Citizens who protest the system, those who cannot secure work, are marginalized and ignored at best or, worst, repressed and criminalized by militarized means.

Robinson insists that the United States is not imperialistic but rather short-sighted as it strives to protect global capitalism and its own transnational interests much like a global police force. Costly ventures accelerate its own decline, and steeped in debt, many in the United States are losing the will for constant global fights and crises. No country seems eager or ready to take its place.

People of all classes are impatient as the most powerful nation-states struggle to unite in protecting against global threats. Bickering, polarization, corruption and failures weaken and discredit government.

The outlook for reform is bleak, and Robinson unfortunately offers little advice for resolution. Globalization and integration of national economies have led to common class interests. The challenge for the ruling class is to stabilize capital and minimize crises, and the challenge for the disgruntled poor and middle classes is to organize across borders.  So far, the elites have great cohesion; they are politically engaged, capable of driving or slowing policy at all levels.

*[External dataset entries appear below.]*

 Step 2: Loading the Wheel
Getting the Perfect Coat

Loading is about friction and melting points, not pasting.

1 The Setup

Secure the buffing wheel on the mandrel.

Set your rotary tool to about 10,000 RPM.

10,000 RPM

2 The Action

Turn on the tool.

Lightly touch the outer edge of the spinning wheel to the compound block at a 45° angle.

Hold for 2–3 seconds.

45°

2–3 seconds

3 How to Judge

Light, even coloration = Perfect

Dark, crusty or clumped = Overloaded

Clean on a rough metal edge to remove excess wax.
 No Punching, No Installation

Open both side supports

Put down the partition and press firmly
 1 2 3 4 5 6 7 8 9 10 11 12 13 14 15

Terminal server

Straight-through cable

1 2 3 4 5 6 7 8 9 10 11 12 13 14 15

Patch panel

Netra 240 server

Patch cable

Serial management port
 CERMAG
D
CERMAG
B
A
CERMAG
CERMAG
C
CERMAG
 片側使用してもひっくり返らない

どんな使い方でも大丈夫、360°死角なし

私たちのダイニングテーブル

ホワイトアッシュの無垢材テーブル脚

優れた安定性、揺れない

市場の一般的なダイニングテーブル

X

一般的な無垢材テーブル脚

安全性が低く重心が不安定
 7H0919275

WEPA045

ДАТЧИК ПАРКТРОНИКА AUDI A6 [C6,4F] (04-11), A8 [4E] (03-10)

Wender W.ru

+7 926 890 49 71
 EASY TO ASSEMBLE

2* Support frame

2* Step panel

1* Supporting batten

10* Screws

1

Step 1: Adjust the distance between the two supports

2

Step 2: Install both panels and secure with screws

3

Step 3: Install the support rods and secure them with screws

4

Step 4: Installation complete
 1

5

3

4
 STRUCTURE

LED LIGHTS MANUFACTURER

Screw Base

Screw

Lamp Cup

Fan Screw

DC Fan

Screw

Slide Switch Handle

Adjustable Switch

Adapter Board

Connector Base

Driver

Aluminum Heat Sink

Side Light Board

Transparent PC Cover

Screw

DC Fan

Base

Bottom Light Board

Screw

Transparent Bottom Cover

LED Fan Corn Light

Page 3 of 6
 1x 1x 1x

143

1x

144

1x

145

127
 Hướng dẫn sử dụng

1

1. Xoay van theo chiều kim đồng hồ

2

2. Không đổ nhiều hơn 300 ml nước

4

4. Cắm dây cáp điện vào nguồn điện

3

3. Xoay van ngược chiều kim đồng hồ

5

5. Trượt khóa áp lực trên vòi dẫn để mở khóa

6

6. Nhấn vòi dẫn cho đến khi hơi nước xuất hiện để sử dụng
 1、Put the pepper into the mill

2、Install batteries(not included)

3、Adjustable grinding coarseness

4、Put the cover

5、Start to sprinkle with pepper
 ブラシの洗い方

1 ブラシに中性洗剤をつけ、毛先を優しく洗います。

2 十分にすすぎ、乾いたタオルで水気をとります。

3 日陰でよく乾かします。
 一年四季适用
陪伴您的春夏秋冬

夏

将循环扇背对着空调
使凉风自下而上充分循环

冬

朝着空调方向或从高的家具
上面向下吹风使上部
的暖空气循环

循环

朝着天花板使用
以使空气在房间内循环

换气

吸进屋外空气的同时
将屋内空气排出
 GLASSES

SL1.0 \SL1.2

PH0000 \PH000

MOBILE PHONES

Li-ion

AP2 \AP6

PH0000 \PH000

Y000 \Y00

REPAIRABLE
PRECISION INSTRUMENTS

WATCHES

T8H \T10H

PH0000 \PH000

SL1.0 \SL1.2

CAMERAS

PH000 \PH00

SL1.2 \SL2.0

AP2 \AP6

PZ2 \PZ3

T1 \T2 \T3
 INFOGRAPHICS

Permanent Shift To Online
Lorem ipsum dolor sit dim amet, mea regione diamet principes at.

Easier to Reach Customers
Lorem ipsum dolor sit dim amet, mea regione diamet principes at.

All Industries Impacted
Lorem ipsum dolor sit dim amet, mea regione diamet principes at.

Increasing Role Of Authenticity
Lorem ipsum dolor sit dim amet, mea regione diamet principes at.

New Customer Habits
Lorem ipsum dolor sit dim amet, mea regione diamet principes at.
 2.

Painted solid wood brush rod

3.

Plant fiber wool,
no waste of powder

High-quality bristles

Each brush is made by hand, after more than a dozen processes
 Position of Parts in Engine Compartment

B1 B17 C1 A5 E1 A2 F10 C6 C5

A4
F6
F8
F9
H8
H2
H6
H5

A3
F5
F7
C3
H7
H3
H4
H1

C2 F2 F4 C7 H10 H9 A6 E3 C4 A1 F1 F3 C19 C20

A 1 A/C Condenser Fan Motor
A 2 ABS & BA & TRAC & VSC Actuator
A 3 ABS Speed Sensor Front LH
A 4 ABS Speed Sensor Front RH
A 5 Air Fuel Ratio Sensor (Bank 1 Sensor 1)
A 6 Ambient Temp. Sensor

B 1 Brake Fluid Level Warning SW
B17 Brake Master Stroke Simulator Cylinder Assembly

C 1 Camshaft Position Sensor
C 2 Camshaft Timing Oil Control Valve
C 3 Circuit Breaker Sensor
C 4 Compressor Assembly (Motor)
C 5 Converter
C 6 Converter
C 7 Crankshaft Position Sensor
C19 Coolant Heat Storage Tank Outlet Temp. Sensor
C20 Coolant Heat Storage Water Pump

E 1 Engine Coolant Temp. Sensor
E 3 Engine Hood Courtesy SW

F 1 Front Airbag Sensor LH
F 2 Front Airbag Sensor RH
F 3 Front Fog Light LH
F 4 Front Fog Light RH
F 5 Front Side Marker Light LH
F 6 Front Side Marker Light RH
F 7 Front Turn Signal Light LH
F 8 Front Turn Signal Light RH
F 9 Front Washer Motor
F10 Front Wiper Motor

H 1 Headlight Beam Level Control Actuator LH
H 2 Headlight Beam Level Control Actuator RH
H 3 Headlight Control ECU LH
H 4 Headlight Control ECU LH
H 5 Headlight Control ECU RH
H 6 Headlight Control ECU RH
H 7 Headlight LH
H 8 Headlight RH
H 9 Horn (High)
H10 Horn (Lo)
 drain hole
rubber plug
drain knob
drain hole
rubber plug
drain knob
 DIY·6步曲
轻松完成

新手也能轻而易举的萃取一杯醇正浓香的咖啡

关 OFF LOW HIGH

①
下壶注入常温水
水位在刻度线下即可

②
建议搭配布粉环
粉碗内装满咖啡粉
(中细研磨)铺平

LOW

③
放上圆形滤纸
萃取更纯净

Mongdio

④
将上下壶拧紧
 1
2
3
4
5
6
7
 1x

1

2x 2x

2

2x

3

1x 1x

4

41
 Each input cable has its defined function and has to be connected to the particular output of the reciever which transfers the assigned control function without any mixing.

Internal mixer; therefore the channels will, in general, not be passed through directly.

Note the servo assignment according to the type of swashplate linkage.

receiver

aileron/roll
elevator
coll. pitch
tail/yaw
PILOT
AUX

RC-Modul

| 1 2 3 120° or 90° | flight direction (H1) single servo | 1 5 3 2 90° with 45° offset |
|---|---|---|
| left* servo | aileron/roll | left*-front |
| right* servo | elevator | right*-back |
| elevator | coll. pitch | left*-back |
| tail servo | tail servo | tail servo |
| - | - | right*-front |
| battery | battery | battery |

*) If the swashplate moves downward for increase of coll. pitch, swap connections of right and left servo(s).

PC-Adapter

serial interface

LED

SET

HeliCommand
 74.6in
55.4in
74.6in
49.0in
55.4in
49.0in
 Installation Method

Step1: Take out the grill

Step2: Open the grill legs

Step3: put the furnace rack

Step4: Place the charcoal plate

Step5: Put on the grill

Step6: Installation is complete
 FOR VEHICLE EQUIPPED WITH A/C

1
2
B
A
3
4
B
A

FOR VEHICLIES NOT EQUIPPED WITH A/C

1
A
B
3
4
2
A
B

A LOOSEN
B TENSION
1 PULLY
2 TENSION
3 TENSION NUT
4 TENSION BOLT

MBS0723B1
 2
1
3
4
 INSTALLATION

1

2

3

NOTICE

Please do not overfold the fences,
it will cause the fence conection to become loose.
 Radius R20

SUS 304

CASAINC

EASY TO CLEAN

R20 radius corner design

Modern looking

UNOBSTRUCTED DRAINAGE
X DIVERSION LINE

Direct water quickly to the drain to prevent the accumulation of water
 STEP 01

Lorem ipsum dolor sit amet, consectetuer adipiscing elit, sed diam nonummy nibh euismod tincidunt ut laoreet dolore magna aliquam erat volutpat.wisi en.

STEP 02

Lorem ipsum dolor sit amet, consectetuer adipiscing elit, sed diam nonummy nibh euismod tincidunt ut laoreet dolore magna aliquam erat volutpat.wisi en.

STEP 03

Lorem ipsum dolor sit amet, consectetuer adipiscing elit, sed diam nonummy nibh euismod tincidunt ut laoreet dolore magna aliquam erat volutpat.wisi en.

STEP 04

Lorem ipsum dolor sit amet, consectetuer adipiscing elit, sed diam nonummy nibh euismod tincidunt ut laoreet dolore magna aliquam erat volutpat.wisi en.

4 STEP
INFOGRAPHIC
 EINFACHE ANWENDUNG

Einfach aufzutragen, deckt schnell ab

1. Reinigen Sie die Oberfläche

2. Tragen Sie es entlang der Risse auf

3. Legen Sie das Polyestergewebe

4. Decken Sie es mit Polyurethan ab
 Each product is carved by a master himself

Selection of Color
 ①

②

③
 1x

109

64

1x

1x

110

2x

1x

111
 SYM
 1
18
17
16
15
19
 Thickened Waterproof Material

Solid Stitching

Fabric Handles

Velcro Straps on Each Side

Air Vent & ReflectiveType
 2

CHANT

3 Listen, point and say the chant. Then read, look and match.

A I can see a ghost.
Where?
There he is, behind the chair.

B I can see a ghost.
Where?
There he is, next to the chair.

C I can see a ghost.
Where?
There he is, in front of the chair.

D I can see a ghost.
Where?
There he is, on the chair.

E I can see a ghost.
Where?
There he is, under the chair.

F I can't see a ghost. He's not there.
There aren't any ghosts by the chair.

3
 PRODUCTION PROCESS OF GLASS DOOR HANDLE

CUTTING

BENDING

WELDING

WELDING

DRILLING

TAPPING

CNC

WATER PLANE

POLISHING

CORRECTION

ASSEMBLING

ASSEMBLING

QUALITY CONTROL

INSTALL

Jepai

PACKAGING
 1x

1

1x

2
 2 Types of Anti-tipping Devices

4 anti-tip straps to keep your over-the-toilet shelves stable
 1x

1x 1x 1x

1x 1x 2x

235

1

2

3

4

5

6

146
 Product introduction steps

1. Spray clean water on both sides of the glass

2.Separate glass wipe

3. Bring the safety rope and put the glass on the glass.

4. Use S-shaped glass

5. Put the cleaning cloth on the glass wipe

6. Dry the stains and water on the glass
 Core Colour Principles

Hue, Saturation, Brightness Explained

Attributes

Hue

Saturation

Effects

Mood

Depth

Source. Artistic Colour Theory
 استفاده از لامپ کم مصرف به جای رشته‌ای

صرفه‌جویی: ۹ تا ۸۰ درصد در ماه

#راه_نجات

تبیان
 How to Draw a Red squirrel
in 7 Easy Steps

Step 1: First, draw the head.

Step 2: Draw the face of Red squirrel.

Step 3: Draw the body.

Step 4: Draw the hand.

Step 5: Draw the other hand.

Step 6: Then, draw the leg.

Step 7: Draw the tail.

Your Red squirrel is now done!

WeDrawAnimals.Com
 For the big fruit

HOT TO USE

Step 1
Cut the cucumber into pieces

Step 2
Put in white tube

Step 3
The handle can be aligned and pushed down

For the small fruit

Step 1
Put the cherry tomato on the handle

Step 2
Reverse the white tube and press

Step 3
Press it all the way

Still, the most astute, wealthy or not, recognize all too well that efforts to carve out safe communities could fail against threats like climate change, global pandemic like Ebola and or determined terrorists who plot alone. Robinson concludes that strategizing at the global level is essential to counter the cycles of war, greed and profit-making – with all the distracting panics in between.

In an age of rapid communications and social media, the way forward could move in any direction: A sophisticated wave of fascism led by militaristic, nationalistic, expansionist elites who reject education and impose their own controls; reform and specific goals on global priorities by those who can mobilize publics across borders, the workers and activists who are great in number, but fragmented, distracted and low on resources; or, the current complacency and intermittent panics that ensure self-destruction.

Global organizing is needed among the webs of resistance and those concerned about the systemic crises. As noted by former British Prime Minister Gordon Brown in 2008, the world has global financial markets and corporations, but stops with national regulation. Only radical overhaul of national and global institutions can end the uneven and futile responses to the planet’s interconnected systemic crises. 

Robinson warns of a stark choice: renewal of critical thinking, political engagement and redistribution, or a new Dark Ages with the collapse of trade, the spread of disease, the loss of technology and advanced skills.

 
 

Susan Froetschel has been with YaleGlobal Online since 2005. Her most recent mystery novel, Fear of Beauty, is set in Afghanistan and received top honors in mystery and suspense from the Military Writers Society of America for 2014.